6.8/10
Senior Film Conservator

A definitive 6.8/10 rating for a film that redefined the boundaries of cult cinema. Give Me Your Heart remains a cornerstone of transgressive art.
If you have a soft spot for dusty 1930s melodramas where people sigh heavily in front of giant fireplaces, Give Me Your Heart is worth your afternoon. ☕ It is absolutely perfect for anyone who loves Kay Francis and her gorgeous, tragic wardrobe.

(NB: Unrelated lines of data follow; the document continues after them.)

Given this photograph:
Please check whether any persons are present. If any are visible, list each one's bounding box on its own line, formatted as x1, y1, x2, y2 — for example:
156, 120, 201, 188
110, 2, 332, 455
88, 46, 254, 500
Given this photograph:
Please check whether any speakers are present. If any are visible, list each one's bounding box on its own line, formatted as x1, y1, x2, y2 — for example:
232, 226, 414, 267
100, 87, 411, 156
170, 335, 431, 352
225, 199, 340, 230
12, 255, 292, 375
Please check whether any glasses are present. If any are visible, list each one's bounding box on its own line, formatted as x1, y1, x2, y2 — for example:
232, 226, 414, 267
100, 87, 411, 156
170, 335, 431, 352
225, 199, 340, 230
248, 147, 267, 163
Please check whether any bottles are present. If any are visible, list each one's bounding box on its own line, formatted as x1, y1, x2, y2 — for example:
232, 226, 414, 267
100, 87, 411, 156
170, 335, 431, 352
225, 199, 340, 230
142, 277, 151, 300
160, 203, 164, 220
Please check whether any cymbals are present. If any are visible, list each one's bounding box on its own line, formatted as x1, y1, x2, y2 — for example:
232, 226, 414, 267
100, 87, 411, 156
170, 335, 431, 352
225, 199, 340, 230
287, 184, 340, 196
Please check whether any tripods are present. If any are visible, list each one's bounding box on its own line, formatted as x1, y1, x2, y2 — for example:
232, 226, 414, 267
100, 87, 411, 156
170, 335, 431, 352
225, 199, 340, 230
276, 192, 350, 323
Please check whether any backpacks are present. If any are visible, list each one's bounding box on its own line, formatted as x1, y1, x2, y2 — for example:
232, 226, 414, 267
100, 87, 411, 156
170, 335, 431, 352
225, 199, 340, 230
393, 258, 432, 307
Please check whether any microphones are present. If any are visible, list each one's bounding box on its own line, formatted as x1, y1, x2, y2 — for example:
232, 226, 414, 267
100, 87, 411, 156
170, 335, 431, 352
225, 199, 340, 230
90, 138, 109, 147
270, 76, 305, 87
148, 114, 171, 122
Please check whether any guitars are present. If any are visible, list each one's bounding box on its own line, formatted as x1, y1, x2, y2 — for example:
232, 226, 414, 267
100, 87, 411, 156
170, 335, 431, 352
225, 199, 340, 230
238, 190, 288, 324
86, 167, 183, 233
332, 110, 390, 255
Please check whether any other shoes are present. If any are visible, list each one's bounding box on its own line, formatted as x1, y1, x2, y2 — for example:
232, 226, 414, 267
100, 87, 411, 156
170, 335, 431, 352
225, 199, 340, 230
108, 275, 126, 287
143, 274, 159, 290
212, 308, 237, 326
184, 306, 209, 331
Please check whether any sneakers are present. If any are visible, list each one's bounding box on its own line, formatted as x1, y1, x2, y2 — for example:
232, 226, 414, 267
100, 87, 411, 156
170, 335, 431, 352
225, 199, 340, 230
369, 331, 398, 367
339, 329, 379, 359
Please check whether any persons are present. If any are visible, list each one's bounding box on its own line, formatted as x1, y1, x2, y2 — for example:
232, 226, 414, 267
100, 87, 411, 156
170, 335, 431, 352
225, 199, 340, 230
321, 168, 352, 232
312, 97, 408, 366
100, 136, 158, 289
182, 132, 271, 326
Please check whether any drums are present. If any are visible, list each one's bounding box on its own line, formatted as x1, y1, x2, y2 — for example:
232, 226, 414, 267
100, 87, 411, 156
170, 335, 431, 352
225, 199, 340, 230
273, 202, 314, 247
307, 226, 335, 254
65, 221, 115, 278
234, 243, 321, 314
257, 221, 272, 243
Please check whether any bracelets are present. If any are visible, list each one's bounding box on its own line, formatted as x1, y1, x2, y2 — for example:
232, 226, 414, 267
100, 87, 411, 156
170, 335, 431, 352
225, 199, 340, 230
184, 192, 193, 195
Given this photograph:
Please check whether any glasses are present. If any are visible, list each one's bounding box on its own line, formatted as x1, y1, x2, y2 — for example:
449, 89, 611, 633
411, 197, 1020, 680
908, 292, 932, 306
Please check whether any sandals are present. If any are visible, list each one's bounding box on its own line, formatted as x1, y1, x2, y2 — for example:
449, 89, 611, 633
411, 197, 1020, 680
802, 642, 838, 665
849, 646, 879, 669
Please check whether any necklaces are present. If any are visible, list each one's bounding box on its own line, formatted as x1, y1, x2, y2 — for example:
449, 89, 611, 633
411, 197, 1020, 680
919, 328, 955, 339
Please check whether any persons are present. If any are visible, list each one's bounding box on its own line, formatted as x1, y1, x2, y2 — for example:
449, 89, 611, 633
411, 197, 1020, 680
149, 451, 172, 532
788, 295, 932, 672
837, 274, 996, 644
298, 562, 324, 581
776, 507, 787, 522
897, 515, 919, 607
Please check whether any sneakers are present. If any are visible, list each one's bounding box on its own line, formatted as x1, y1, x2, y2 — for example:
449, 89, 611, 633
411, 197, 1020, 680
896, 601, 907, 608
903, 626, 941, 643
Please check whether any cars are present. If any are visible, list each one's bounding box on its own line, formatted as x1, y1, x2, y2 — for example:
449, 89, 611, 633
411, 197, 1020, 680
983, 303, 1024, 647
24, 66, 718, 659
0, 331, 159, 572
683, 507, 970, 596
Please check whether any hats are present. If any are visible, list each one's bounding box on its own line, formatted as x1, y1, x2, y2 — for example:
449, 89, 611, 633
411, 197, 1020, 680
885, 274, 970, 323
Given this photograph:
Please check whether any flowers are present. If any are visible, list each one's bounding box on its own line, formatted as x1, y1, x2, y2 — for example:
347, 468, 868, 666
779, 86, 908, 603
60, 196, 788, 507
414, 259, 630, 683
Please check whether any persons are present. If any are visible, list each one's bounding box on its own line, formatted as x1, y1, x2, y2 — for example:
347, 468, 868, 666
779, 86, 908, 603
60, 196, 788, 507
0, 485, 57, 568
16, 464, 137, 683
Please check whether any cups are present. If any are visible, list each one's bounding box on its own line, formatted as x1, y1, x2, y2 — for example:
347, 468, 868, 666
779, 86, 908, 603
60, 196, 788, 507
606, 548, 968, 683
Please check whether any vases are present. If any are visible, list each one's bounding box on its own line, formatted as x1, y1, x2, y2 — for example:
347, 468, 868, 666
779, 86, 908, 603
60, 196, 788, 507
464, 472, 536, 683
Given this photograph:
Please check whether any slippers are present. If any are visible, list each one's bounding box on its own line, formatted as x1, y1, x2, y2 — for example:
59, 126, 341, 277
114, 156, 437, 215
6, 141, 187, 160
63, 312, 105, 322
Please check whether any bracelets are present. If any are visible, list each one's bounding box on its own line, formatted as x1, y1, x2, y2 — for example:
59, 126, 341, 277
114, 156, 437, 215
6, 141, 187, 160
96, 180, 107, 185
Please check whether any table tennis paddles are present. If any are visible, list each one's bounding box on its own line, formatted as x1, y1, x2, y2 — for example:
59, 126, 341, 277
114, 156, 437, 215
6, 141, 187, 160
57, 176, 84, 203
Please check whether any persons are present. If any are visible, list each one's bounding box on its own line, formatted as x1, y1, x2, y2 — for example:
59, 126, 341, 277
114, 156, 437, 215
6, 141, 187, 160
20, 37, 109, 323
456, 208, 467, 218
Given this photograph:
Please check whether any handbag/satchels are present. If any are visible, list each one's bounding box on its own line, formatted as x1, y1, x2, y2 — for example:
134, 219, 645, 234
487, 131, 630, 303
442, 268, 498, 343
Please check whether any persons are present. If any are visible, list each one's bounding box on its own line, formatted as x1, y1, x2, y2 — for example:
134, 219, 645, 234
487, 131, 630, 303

But if you are someone who needs things like "healthy communication" or fast plots, you will probably want to throw your remote at the screen. This is old-school soap opera at its most stubborn.
Kay Francis plays Linda, a woman who has a baby out of wedlock with a married British lord. The lord is played by Patric Knowles, who spends most of his screen time looking slightly confused about how he got into this movie.
Because it is 1936, Linda has to give the baby up to his fancy family so the kid can have a "proper" life. It is the kind of noble sacrifice that makes you want to shake some sense into her, but hey, that is how these movies worked back then.
Then she marries an American lawyer, George Brent, who is nice but mostly just there. He feels like a placeholder husband while the movie waits for the real drama to start again.
Linda eventually ends up back in England, and of course, she runs right into her kid. And the father. And his wheelchair-bound wife, played by Frieda Inescort, who honestly steals every single scene she is in.
Let's talk about Kay Francis for a second. She has this incredible way of looking at a baby carriage like it is a bomb about to go off. 💔
There is this one scene where she is staring out a window in a massive, ridiculous fur collar. The collar is so big it practically eats her ears, and I was mostly just wondering how heavy that coat must have been.
This film reminds me a bit of other domestic dramas from the era, like The First 100 Years, but with way more crying in grand hallways. It also has that same quiet, heavy guilt you find in The Bitter Truth, though this one has much fancier tea sets.
"A mother's heart does not care about oceans or laws."
The ending of this movie happens so fast you might blink and miss it. It's like the writers suddenly realized they only had three minutes of film left in the camera and had to wrap up three years of family trauma in one conversation.
One minute everyone is miserable and crying, and the next, they are smiling and saying goodbye like they just finished a pleasant lunch. It is totally silly, but I kind of loved how abrupt it was. It is not a masterpiece, but it is a very cozy way to waste an hour and a half.